On 21-May-2000, Marcin 'Qrczak' Kowalczyk <[EMAIL PROTECTED]> wrote:
> Sat, 20 May 2000 13:13:22 -0700, Simon Peyton-Jones <[EMAIL PROTECTED]> pisze:
> 
> >     Explicit lists [a,b,c]
> >     List comprehensions
> >     Numeric constants (1 means 'fromInteger 1')
> >     do notation
> > 
> > Here is an idea for an extension to Haskell 98 to support this.
> [...]
> 
> It has small problems (and IMHO nobody should need to replace the
> list type etc.).
> 
> What about string literals - do they refer to Prelude list type or
> the replacement?

For consistency, I would recommend the latter.

> The first is a bit inconsistent, the second does
> not allow optimizations.

Why do you say the second does not allow optimizations?
Surely the compiler can perform exactly the same optimizations,
if it just makes those optimizations conditional on this feature
not being used.  If you don't use the feature, you don't pay for it!

Of course a compiler could also do better, and perform the same
kind of optimizations even if an alternative prelude was used,
so long as those optimizations still make sense.  That might be a
little more difficult to implement, since the optimizations would have
to be done in a slightly more general way.  But I don't see it
as being infeasible.

> If list comprehensions are translated literally as the report says,
> they don't allow optimizations too, unless the compiler is smart
> enough to optimize the translation. Currently GHC does not optimize
> concatMap (\x -> [x]) into identity.

The issue here is the same.  GHC can do exactly the same optimizations
it currently does, if it just makes them conditional on this feature
(the `{#- SYNTAX -#}' pragma, or whatever syntax is chosen for it)
not being used.  If the feature is used, then it would have to use
the translation in the report, and then optimization might be a bit
harder; but optimization is still possible, it's just a quality of
implementation issue.

> If the programmer says:
>     data [a] = () | a:[a]
>     data ()  = []
> is [1,2,3] a type error (because it gets translated to 1:2:3:[])?
> 
> If he says:
>     data X    = Int:Stop
>     data Stop = []
> is [1] permitted?
> 
> Is this permitted:
>     type (,) = Prelude.[]
>     type [] = Either
>     f :: (,) ([Int] String)
>     f = [Left 5, Right "foo"]

So far no-one has proposed allowing special symbols such as `[]',
`()', or `:' in definitions -- only in import and export lists.
So with the current proposals, those examples would all be
syntax errors.

Unless someone can suggest a good reason why there would be some
benefit in allowing people to define those symbols, I see no reason to
do so.  But being able to import and/or re-export such symbols is
necessary if you want to be able to implement an alternative prelude.

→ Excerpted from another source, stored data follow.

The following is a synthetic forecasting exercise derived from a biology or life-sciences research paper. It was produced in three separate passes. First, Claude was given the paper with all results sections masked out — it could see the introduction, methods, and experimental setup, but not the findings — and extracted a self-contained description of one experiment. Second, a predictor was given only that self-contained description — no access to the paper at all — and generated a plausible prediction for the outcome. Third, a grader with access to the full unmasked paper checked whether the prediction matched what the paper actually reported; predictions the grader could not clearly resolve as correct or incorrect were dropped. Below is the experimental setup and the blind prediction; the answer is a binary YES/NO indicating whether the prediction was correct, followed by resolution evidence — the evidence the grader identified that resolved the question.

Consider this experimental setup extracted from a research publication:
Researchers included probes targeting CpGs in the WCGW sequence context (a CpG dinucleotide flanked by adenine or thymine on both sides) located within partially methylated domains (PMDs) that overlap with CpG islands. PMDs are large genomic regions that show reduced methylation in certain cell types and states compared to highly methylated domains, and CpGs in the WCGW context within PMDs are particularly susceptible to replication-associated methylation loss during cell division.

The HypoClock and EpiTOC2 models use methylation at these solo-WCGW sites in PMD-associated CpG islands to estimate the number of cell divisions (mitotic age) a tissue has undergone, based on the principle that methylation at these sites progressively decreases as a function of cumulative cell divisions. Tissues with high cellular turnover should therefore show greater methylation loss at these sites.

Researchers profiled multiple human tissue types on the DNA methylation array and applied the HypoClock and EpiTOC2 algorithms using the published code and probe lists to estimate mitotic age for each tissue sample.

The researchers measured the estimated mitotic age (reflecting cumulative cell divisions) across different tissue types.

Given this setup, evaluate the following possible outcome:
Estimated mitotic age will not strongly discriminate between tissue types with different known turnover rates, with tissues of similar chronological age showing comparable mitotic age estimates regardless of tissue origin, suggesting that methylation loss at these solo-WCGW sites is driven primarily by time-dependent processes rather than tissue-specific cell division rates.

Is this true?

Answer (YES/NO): NO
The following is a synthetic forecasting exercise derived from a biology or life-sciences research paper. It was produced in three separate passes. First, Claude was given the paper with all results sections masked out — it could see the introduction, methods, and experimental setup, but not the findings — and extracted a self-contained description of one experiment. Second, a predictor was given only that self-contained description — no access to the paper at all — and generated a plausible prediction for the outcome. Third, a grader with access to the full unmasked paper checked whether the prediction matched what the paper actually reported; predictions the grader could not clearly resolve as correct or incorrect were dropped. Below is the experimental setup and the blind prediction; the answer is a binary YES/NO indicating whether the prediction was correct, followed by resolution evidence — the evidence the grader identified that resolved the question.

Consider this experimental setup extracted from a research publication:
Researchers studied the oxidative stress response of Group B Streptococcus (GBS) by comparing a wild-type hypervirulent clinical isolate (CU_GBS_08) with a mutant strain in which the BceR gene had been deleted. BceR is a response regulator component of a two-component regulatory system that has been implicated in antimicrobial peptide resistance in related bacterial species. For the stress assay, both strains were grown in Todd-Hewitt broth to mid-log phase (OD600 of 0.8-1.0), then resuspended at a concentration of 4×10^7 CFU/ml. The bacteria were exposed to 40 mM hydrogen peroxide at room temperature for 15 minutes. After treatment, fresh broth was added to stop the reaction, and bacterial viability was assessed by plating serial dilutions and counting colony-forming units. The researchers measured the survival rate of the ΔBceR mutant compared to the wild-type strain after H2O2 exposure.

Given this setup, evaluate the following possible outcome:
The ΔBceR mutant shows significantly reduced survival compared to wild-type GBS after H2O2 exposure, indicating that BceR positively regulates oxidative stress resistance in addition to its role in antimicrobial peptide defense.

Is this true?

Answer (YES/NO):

> Must the type of Main.main be Prelude.IO something, or it can be a
> replacement of IO? The latter does not have a semantics, so it must
> be the former.

Right.  But an alternative prelude could define a function 

        run :: AltPrelude.ReplacementForIO t -> Prelude.IO t

and then `main' could be defined using `run'

        main = run (...)

so I don't see that as being a problem.

-- 
Fergus Henderson <[EMAIL PROTECTED]>  |  "I have always known that the pursuit
WWW: <http://www.cs.mu.oz.au/~fjh>  |  of excellence is a lethal habit"
PGP: finger [EMAIL PROTECTED]        |     -- the last words of T. S. Garp.